Here is the code I have so far. The error occurs at l.84 (identified in the script). The data and code can be found here.
library(tidyverse)
library(gamlss)
library(gamlss.dist)
#Load data
load('DHT.RData')
#Run original model
mod_pred<-gamlss(harvest_total ~ ct,
data = DHT,
family = DPO)
#Function to compute predictions based on model
compute_CI_trad_gamlss<-function(n.sims=200, mod){#,
#DF for simulations
df_sims<-as.data.frame(DHT)
#Dateframe with new data to predict over
new.data.ct<<-expand.grid(ct=seq(from=5, to=32, length.out=50))
#matrix to store predictions
preds.sim.trad.ct <<- matrix(NA, nrow=nrow(new.data.ct), ncol=n.sims)
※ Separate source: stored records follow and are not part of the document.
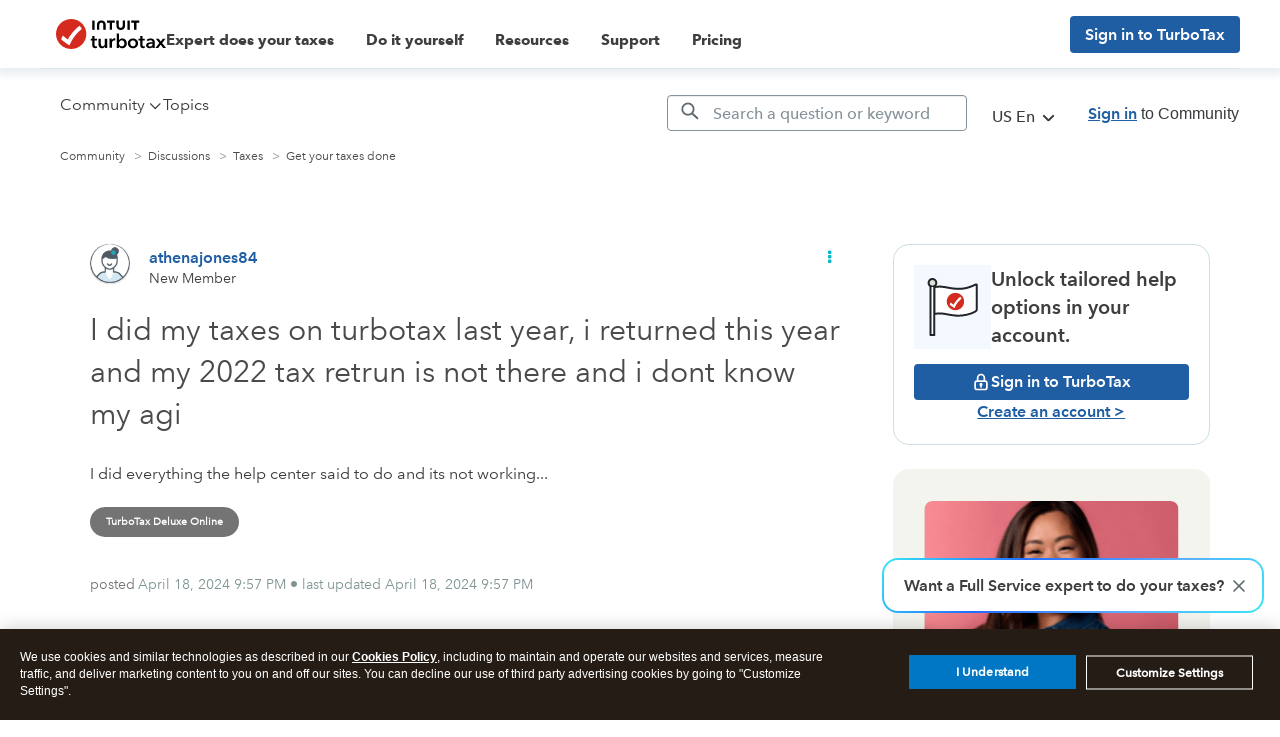

--- FILE ---
content_type: text/html; charset=utf-8
request_url: https://app.leadsrx.com/visitor.php?acctTag=hktywn83008&tz=0&ref=&u=https%3A%2F%2Fttlc.intuit.com%2Fcommunity%2Ftaxes%2Fdiscussion%2Fi-did-my-taxes-on-turbotax-last-year-i-returned-this-year-and-my-2022-tax-retrun-is-not-there-and-i%2F01%2F3345263%2Fhighlight%2Ftrue&t=I%20did%20my%20taxes%20on%20turbotax%20last%20year%2C%20i%20returned%20this%20year%20and%20my%202022%20tax%20retrun%20is%20not%20there%20and%20i%20dont%20know%20my%20agi&lc=null&anon=1&vin=null
body_size: 216
content:
{"visitorID":2251802533195804,"errCode":"ok","leadSuccesses":[],"hubs":[],"lastTouch":"direct"}

--- FILE ---
content_type: application/javascript;charset=iso-8859-1
request_url: https://fid.agkn.com/f?apiKey=2843367925&1pc=5da750d0-4ee5-41bb-b6e7-ba3dd38f994f&i4=18.188.109.182
body_size: 248
content:
{ "TruAudienceID" : "E1:MY6Of1T8eP66C5HeGxBm5a3cnh53xzJT0bNIG2d_gOrodds_TaVHiV2tXvycY1sNm9J50YWGQM6HLbpXI3ZelwC9D3E-Tk1CeZXvCdSO6q8", "fid_status" : "", "L0" : "", "L1" : "79c6ad7e4a7a27e1e343d60f961d3faa76c73fa9", "L2" : "", "L3" : "79c6ad7e4a7a27e1e343d60f961d3faa76c73fa9", "a":"083" }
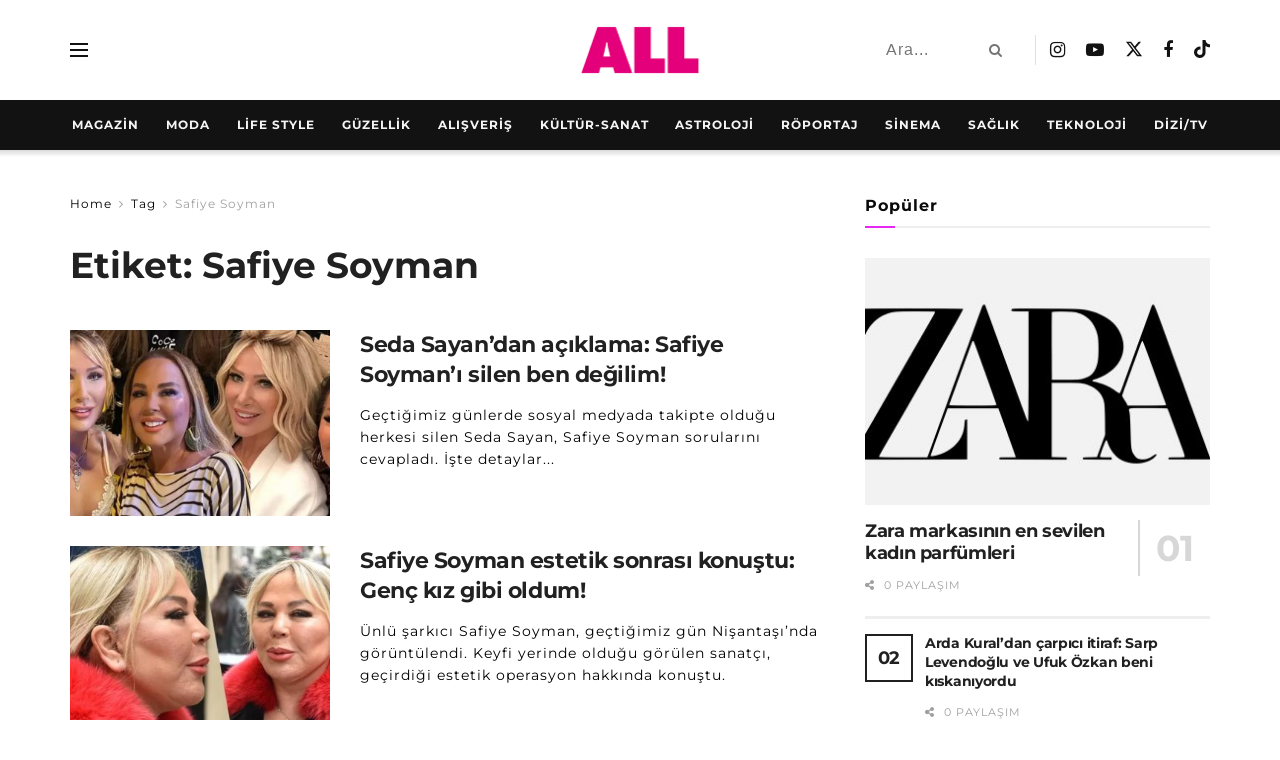

--- FILE ---
content_type: text/html; charset=utf-8
request_url: https://www.google.com/recaptcha/api2/aframe
body_size: 267
content:
<!DOCTYPE HTML><html><head><meta http-equiv="content-type" content="text/html; charset=UTF-8"></head><body><script nonce="C_X3WTnLx1YX18Rn3DN8vA">/** Anti-fraud and anti-abuse applications only. See google.com/recaptcha */ try{var clients={'sodar':'https://pagead2.googlesyndication.com/pagead/sodar?'};window.addEventListener("message",function(a){try{if(a.source===window.parent){var b=JSON.parse(a.data);var c=clients[b['id']];if(c){var d=document.createElement('img');d.src=c+b['params']+'&rc='+(localStorage.getItem("rc::a")?sessionStorage.getItem("rc::b"):"");window.document.body.appendChild(d);sessionStorage.setItem("rc::e",parseInt(sessionStorage.getItem("rc::e")||0)+1);localStorage.setItem("rc::h",'1769109717606');}}}catch(b){}});window.parent.postMessage("_grecaptcha_ready", "*");}catch(b){}</script></body></html>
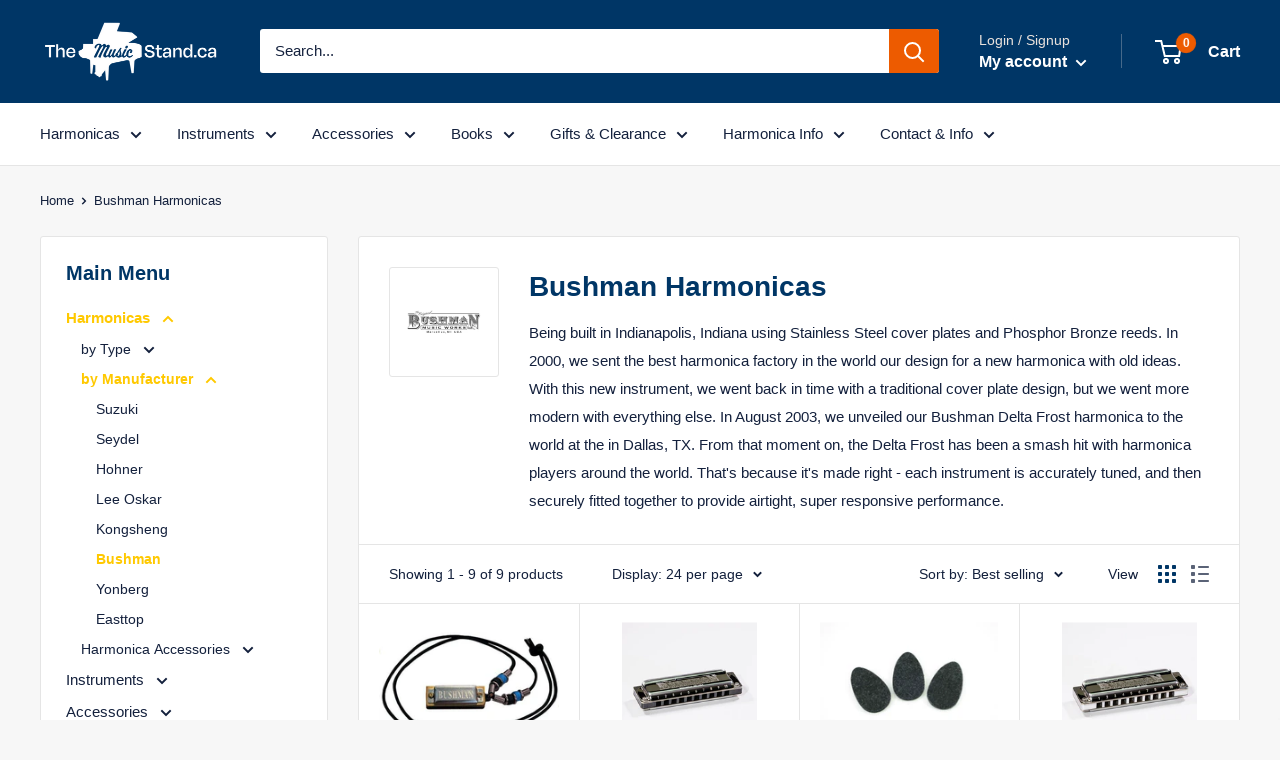

--- FILE ---
content_type: text/javascript
request_url: https://www.themusicstand.ca/cdn/shop/t/15/assets/custom.js?v=90373254691674712701610652834
body_size: -576
content:
//# sourceMappingURL=/cdn/shop/t/15/assets/custom.js.map?v=90373254691674712701610652834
#Number of obs to simulate
n<-nrow(df_sims)
#Simulation loop (simulate, analyze, predict, write result)
for(i in 1:n.sims){
#Put in tryCatch to deal with potential error on first run
tryCatch({
#Create matrix to store results of simulation
y<-matrix(NA,n,1)
#in DF for simulations, create empty row to be filled by simulated data
df_sims$sim_harvest<-NA
#Loop to simulate observations
for(t in 1:n){
#Simulate data based on model parameters
y[t]<-rDPO(n=1, mu=mod$mu.fv[t], sigma = mod$sigma.fv[t])
}#enf of simulation loop
#Here I want the result of the simulation loop to be pasted in the df_sims dataset
df_sims$sim_harvest<-y
#Analysis of simulated data
mod_sim<-gamlss(sim_harvest ~ ct,
data = df_sims,
family = DPO)
#Refit the model if convergence not attained
if(mod_sim$converged==T){
#If converged do nothing
} else {
#If not converged refit model
mod_sim<-refit(mod_sim)
}
cat('we make it to here!\n')
#Store results in object
ct <<-as.vector(predict(mod_sim, newdata = new.data.ct, type='response'))
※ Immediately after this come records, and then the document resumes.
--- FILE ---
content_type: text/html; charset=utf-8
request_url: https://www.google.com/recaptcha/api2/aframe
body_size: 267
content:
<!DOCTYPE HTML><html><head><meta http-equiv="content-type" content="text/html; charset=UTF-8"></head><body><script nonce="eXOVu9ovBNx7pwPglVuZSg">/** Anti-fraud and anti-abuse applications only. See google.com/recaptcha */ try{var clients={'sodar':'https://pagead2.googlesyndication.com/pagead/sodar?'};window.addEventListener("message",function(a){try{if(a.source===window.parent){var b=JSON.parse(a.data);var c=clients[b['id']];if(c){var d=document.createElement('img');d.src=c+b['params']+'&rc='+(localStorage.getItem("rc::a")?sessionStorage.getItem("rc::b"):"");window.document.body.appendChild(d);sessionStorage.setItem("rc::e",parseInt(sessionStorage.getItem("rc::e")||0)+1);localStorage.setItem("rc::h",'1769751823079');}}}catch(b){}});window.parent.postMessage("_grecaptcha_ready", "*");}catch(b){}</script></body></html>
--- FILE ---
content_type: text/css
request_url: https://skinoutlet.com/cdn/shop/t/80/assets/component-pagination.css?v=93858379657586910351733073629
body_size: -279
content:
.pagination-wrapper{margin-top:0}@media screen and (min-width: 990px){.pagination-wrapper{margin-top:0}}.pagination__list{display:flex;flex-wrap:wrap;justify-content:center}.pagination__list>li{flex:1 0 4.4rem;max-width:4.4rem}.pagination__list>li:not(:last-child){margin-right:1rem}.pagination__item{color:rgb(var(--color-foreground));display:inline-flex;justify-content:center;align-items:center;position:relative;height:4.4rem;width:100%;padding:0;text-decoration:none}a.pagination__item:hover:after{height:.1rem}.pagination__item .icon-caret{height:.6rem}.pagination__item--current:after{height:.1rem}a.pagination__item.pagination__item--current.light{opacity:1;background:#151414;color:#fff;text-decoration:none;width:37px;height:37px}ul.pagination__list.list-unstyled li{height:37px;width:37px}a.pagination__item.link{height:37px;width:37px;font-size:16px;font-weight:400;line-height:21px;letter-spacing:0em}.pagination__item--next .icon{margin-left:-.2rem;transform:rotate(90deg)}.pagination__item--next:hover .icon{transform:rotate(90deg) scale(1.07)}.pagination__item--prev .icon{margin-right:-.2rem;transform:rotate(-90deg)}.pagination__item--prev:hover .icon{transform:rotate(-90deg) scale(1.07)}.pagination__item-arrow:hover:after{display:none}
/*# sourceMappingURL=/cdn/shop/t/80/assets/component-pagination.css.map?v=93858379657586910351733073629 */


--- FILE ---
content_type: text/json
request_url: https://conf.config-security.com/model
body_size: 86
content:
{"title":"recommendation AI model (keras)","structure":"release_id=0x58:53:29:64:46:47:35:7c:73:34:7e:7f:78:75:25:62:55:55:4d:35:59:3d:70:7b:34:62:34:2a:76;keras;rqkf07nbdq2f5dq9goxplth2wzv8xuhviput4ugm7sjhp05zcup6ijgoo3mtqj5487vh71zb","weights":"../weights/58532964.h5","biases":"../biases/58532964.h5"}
cat('but not to here :( \n')
#If we made it down here, register err as '0' to be used in the if statement in the 'finally' code
err<<-0
},
#If error register the error and write it!
error = function(e) {
#If error occured, show it
cat('error at',i,'\n')
#Register err as 1 to be used in the if statement in the finally code below
err<<-1
},
finally = {
if(err==0){
#if no error, do nothing and keep going outside of tryCatch
}#End if err==0
else if (err==1){
#If error, re-simulate data and do the analysis again
y<-matrix(NA,n,1)
df_sims$sim_harvest<-NA
#Loop to simulate observations
for(t in 1:n){
#Simuler les données basées sur les résultats du modèle
y[t]<-rDPO(n=1, mu=mod$mu.fv[t], sigma = mod$sigma.fv[t])
}#enf of simulation loop
#Here I want the result of the simulation loop to be pasted in the df_sims dataset
df_sims$sim_harvest<-y
#Analysis of simulated data
mod_sim<-gamlss(sim_harvest ~ ct,
data = df_sims,
family = DPO)
cat('we also make it here \n')
#Store results in object
ct <<-as.vector(predict(mod_sim, newdata = new.data.ct, type='response'))
cat('but not here... \n')
}#End if err==1,
}#End finally
)#End tryCatch
#Write predictions for this iteration to the DF and start over
preds.sim.trad.ct[,i] <<-ct
#Show iteration number
cat(i,'\n')
}
#Do some more stuff here
#Return results
return(preds = list(ct= list(predictions=preds.sim.trad.ct)))
}
#Run simulation and store object
result<-compute_CI_trad_gamlss(n.sims=20, mod=mod_pred)
Anyway I hope someone can help!
Thanks a lot!
So after a bit of trial and error I managed to make it work. I believe the problem lies in the mod_sim
object that is not saved to the global environment. predict
(or predict.gamlss
here) is probably not looking in the function environment for the mod_sim
object although I don't understand why it wouldn't. Anyway using <<-
(i.e. assigning the object in the global environment from the function) for every object created in the function seemed to do the trick. If anyone has an explanation on why this happens though I'd be glad to understand what I'm doing wrong!